● **Exercise aim**
Gather every line of the data below that contains the word "this".

● **Dataset rows**
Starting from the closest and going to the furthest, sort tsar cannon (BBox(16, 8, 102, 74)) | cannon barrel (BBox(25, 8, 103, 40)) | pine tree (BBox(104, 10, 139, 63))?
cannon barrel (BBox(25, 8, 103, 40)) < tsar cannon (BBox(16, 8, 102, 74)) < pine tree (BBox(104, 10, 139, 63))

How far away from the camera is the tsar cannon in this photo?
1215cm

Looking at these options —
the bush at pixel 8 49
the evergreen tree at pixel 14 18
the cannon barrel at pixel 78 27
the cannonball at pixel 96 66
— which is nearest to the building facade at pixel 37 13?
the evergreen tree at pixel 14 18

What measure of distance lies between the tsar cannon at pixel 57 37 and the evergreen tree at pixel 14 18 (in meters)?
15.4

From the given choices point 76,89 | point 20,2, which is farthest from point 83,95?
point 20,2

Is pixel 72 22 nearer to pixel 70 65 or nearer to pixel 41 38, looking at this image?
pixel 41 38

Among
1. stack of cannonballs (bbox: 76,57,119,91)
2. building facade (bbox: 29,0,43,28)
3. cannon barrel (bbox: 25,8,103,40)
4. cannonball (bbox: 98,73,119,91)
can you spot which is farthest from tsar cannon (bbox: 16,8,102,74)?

---

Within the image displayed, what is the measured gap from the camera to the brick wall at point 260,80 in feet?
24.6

==

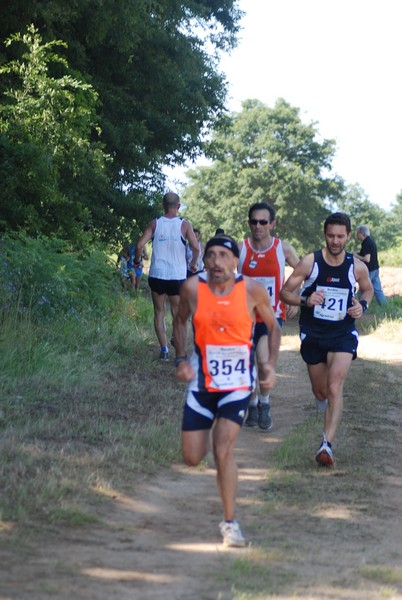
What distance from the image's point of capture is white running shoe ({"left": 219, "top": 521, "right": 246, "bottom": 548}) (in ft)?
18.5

● **The reply**
How far away from the camera is the tsar cannon in this photo?
Is pixel 72 22 nearer to pixel 70 65 or nearer to pixel 41 38, looking at this image?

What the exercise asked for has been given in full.